The A06B-0232-B100 is compatible with FANUC's αi series servo amplifier modules (SVM) — including the A06B-6096, A06B-6114, and A06B-6117 series, depending on the CNC generation and cabinet configuration. The specific module depends on the machine's original PSM/SVM architecture and the number of axes controlled. For exact amplifier matching, refer to the machine's electrical documentation or the FANUC αi servo amplifier description manual for your CNC series.
Q3: Does the A06B-0232-B100 require homing after a power cycle?
Yes. The αiA 1000 pulsecoder on the A06B-0232-B100 is an incremental device, not absolute. Position data is not retained through a power-down. At each machine startup, each axis must execute a reference return (home) sequence before the CNC can accept axis motion commands. This is standard operating procedure for FANUC machines using αiA-series pulsecoders. FANUC's absolute pulsecoder variants (αiA 64, αiA 128) retain position without homing but are a separate part number configuration.
Q4: Can the A06B-0232-B100 be used to replace an older FANUC α-series (non-i) servo motor?
Not as a direct electrical replacement. The αiS series uses different amplifiers, different pulsecoder interface protocol, and different motor parameter sets from the earlier α (non-i) series. Substituting an αiS motor in a system designed for the older α series requires replacing the servo amplifier module and updating the CNC parameter set. It is possible as a planned upgrade but is not a plug-compatible swap. When replacing a failed αiS motor with another αiS motor of the same part number, the replacement is direct with no system changes required.

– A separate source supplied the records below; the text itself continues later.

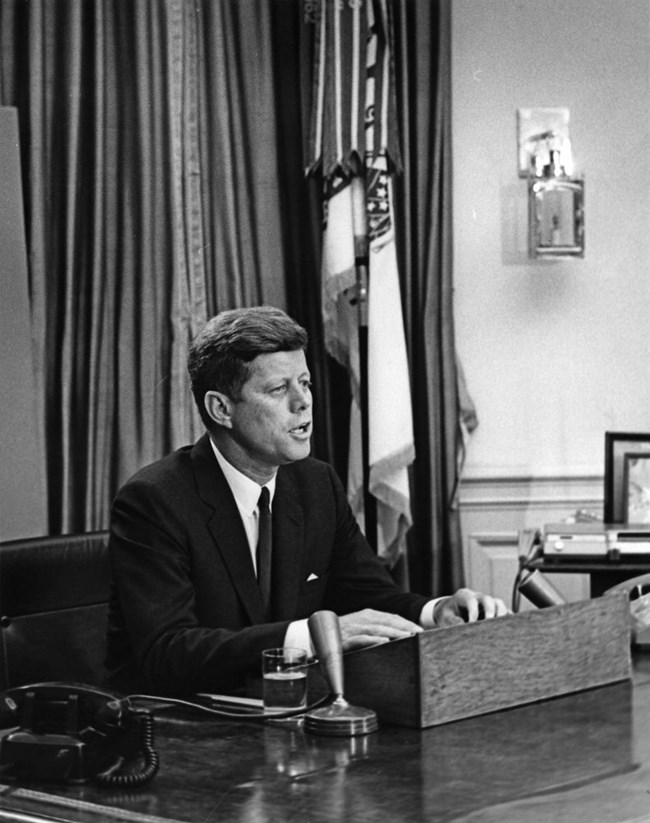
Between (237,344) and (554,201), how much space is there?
78.3 inches

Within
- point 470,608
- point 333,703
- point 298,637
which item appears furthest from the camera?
point 470,608

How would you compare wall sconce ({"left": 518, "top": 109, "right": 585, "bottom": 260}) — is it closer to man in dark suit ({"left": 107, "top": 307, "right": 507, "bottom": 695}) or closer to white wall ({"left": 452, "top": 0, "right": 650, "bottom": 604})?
white wall ({"left": 452, "top": 0, "right": 650, "bottom": 604})

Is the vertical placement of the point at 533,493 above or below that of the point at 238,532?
below

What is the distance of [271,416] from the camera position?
2344 millimetres

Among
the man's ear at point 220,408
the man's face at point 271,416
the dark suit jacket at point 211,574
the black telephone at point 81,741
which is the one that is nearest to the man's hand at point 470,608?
the dark suit jacket at point 211,574

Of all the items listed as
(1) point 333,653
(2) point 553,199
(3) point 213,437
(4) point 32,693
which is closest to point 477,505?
(2) point 553,199

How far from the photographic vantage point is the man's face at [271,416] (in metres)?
2.34

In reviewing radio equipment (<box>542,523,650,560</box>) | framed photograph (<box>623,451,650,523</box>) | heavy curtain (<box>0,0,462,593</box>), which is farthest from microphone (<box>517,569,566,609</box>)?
heavy curtain (<box>0,0,462,593</box>)

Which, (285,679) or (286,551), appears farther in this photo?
(286,551)

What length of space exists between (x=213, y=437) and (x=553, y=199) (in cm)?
203

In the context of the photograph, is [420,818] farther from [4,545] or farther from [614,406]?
[614,406]

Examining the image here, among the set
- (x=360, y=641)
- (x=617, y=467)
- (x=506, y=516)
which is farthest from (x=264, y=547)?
(x=506, y=516)

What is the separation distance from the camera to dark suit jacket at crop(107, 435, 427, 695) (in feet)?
6.48

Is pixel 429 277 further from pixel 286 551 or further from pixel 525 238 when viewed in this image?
pixel 286 551
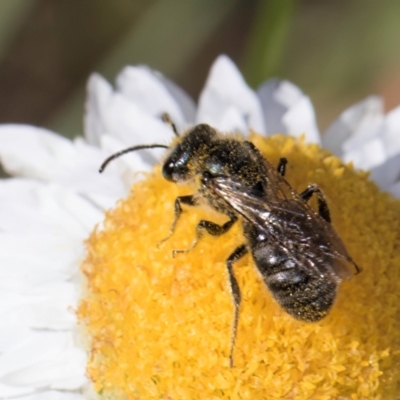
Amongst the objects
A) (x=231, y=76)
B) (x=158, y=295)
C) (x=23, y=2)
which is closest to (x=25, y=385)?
(x=158, y=295)

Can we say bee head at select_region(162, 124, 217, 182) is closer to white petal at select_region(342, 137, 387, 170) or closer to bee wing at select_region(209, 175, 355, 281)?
bee wing at select_region(209, 175, 355, 281)

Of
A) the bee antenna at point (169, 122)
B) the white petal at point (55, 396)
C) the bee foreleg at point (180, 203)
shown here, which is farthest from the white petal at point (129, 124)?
the white petal at point (55, 396)

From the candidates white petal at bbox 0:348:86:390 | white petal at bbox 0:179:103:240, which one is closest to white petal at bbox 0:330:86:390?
white petal at bbox 0:348:86:390

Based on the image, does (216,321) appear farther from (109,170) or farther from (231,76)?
(231,76)

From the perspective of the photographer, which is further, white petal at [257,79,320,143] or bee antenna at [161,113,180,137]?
white petal at [257,79,320,143]

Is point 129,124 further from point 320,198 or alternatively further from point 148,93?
point 320,198

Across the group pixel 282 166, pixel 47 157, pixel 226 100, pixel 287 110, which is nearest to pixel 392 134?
pixel 287 110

Q5: What does the B100 suffix indicate, and is a brake-equipped version available?
In FANUC's servo motor part number structure, B100 identifies the standard straight shaft, no-brake configuration with the αiA 1000 pulsecoder. For applications requiring mechanical shaft holding at power-down — vertical axes, gravity-loaded mechanisms — the brake-equipped variant is A06B-0232-B400, which adds a 24V DC power-off electromagnetic brake to the same motor body. The brake supply must be wired separately from the amplifier system.